▸ 元の文章
==*==
日本の法律で損害賠償請求を行う
外国人が日本で事故に遭い、後遺障害が残ったり死亡した場合の慰謝料は、どのように決められるのでしょうか。
答えは『b』、三分の一となる可能性が高い。
外国人が日本国内で事故に遭った場合は、日本の法律に基づいて損害賠償請求が行われますが、 日本で定められている損害賠償額の算定基準は、日本国内における物価や平均賃金を前提に定められています。 そうすると、経済的事情の異なる国の外国人について、被害者の母国の方が、日本よりも所得の水準が著しく低い場合は、日本の基準で損害賠償額を算定した場合は、 被害者が今後、日本ではなく、母国で生活をするという前提では、過分な利益を与えることとなり、現状回復を目的とし、被害者に利得を与えるべきではないという考え方にそぐわないことになるため、 特別の配慮が必要になります。
==*==
▸ スライドのグラフ推論データ

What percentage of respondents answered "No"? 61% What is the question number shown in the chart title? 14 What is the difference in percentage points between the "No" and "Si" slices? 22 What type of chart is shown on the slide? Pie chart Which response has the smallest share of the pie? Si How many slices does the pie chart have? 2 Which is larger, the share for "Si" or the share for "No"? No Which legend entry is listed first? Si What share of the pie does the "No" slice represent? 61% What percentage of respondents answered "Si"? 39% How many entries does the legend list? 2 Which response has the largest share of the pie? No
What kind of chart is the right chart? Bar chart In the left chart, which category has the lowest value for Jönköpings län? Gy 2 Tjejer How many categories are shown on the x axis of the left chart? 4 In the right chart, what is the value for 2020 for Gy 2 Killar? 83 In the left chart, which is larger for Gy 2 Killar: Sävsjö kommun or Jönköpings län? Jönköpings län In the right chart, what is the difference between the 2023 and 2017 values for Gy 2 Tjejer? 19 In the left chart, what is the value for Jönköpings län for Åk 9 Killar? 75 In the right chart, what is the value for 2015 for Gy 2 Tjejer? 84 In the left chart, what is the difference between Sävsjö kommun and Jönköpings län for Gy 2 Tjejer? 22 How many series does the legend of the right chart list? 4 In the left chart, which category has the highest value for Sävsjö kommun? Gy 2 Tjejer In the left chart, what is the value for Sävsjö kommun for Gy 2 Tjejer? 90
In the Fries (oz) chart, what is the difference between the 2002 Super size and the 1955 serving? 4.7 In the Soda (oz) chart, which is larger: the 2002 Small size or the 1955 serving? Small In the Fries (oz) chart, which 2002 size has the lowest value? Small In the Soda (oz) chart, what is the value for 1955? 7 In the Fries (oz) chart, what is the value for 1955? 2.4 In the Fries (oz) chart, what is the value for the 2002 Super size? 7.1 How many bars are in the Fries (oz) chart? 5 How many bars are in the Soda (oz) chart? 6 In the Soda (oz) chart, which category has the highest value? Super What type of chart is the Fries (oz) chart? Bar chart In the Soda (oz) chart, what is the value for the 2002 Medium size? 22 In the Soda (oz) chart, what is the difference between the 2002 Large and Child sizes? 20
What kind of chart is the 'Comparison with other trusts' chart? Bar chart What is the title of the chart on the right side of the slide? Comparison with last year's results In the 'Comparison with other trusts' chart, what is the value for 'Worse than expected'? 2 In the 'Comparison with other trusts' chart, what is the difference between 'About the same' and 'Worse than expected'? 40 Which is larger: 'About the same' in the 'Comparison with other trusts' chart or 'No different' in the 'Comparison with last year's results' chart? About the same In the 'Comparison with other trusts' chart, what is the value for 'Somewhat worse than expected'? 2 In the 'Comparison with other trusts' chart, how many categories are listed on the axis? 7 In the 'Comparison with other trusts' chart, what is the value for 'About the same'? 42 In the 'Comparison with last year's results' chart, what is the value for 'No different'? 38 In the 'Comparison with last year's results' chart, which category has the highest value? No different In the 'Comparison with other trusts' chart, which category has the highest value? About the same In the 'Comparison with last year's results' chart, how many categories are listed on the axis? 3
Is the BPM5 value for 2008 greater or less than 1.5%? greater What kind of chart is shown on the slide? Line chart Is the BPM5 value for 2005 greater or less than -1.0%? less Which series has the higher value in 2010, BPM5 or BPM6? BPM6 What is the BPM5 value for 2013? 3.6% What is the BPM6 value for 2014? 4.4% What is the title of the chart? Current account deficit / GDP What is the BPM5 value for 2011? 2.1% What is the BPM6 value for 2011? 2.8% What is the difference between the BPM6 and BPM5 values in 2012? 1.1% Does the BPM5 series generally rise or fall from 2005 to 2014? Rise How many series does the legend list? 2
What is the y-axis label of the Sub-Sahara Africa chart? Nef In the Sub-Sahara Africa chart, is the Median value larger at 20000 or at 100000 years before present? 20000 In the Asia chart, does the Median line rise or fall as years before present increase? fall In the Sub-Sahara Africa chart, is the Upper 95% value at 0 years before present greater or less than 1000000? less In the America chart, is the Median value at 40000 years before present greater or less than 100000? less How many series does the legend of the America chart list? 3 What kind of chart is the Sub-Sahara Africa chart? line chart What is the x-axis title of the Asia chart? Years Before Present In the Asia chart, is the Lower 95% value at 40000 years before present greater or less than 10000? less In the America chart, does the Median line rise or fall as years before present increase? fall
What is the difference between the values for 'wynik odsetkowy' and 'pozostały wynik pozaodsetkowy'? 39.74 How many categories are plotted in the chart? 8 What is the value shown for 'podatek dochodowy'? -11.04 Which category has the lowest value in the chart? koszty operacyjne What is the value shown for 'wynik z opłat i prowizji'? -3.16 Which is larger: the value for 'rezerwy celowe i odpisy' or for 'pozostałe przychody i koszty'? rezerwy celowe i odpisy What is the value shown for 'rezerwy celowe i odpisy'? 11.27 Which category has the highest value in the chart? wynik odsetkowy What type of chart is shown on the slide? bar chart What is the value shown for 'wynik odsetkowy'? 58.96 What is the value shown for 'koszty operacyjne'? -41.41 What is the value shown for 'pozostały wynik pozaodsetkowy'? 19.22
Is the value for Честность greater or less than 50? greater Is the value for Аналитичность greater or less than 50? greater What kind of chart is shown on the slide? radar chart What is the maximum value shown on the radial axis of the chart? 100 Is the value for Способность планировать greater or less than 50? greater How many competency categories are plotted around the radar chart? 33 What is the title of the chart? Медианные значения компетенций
==*==
▸ やること
外国人の事故と損害賠償についての文章を、最初から最後まで一字も変えずにもう一度書いてください。

▸ 答え
日本の法律で損害賠償請求を行う
外国人が日本で事故に遭い、後遺障害が残ったり死亡した場合の慰謝料は、どのように決められるのでしょうか。
答えは『b』、三分の一となる可能性が高い。
外国人が日本国内で事故に遭った場合は、日本の法律に基づいて損害賠償請求が行われますが、 日本で定められている損害賠償額の算定基準は、日本国内における物価や平均賃金を前提に定められています。 そうすると、経済的事情の異なる国の外国人について、被害者の母国の方が、日本よりも所得の水準が著しく低い場合は、日本の基準で損害賠償額を算定した場合は、 被害者が今後、日本ではなく、母国で生活をするという前提では、過分な利益を与えることとなり、現状回復を目的とし、被害者に利得を与えるべきではないという考え方にそぐわないことになるため、 特別の配慮が必要になります。